Geest in Line for Portsmouth Return
Eastern Caribbean shipping firm Geest Line is returning to Portsmouth two years after relocating to Dover.
The company moved its cargo handling operation to the Kent port due to scheduling difficulties at Portsmouth, which have now been resolved.
Geest Line’s headquarters and its 32 staff remained in Hampshire and bosses say it makes logistical and business sense to return.
The company has been an exclusively Europe-to-Caribbean freight operator for more than 60 years, with weekly westbound sailings from the south of England and more recently the Netherlands.
Its fleet handles all kinds of general cargo from tiny perishables to large project machinery, both container and breakbulk, returning from the Caribbean with fruit, mainly bananas, for the UK and European markets.
Managing director, Capt Peter Dixon, said: “We left Portsmouth because of scheduling difficulties when we replaced our fleet with five larger and newer ships, increasing our capacity by 40 per cent.

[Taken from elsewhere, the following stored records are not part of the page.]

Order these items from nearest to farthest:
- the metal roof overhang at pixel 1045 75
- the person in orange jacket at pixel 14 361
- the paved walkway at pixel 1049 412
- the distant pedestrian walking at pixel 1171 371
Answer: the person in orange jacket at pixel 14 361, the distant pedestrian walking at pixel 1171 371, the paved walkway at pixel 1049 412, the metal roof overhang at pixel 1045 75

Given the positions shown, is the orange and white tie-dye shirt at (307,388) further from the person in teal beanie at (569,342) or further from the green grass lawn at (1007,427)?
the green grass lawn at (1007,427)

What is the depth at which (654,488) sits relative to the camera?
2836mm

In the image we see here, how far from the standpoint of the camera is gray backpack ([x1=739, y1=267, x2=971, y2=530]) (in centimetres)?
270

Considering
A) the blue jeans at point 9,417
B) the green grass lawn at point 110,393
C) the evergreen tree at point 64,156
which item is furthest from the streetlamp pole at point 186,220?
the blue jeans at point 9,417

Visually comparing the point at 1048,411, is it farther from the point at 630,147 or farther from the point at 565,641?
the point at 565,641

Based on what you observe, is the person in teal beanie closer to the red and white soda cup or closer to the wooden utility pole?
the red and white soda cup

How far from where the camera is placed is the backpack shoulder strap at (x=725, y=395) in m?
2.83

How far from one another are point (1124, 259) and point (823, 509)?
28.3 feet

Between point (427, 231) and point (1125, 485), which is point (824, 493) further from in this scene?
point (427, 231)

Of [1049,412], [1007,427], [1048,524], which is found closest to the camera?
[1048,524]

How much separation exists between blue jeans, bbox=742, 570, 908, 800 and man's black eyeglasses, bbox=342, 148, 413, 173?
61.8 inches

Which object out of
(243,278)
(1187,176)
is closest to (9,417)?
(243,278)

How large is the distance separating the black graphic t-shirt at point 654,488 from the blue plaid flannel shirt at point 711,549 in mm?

“The port at Dover was able to accommodate us and enabled our business to continue and grow.
“But changes at Portsmouth mean it can now handle our larger and modified service and it makes sense to return.
“It has nothing to do with Brexit, but is simply a business decision and we intend to welcome our ships back to Portsmouth from January – two years after we left.
“We’re grateful to the port and people of Dover and look forward to re-engaging with the port and people of Portsmouth.”
Portico is Portsmouth’s international cargo operator, a council-owned business which strengthens the city’s global trade position.
It’s located within Portsmouth International Port, the closest south coast port to main shipping channels.